ДИАЛОГ С КОМПЬЮТЕРОМ - Александр Журавлев
Шрифт:
Интервал:
Закладка:
Сложнее обстоит дело с самим кубом. Для его построения взяты три шкалы, а ведь измерение проводилось по десяткам признаков. И каждый фактор — это не одна шкала, а их пучок. Значит, ребра куба можно строить не из линеек, а из «веников», и тогда очертания куба размываются, теряют определенность. Причем прутья-шкалы веников расходятся очень значительно: веник не связан плотно, а основательно растрепан. Например, шкала «активный — пассивный» входит в фактор активности, но она так отклоняется от шкалы «быстрый — медленный» в сторону фактора оценки, что занимает, по сути дела, промежуточное положение между этими двумя факторами. Как же тогда рисовать пространство? Куб начинает вибрировать, менять очертания, деформироваться, расплываться.
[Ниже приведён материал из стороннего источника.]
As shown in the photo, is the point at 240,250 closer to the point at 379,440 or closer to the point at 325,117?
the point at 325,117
Но это бы еще не беда: не столь важно, форму какого геометрического тела примет семантическое пространство. Хуже, что точки слов тоже начинают «плавать» в меняющемся пространстве и из точек превращаются в размытые «облака», которые пересекаются и смешиваются.
Размыванию точек способствует еще одно важное обстоятельство. Вычисленные, казалось бы, точно координаты слов в пространстве на самом деле точны лишь относительно, поскольку вычисление средних оценок носит не абсолютный, а вероятностный характер. Скажем, мы опросили группу в 50 информантов и вычислили по их ответам средние оценки слов. Будут ли эти оценки точно такими же, если мы те же слова предложим другой группе в 50 человек? Вовсе не обязательно. Отдельные средние оценки могут совпадать, но в большинстве полученные числа будут близки к прежним, однако будут от них более или менее отличаться. Другими словами, средние оценки могут колебаться от эксперимента к эксперименту в каких-то пределах. Значит, в пространстве это опять-таки не точки, а «облачка».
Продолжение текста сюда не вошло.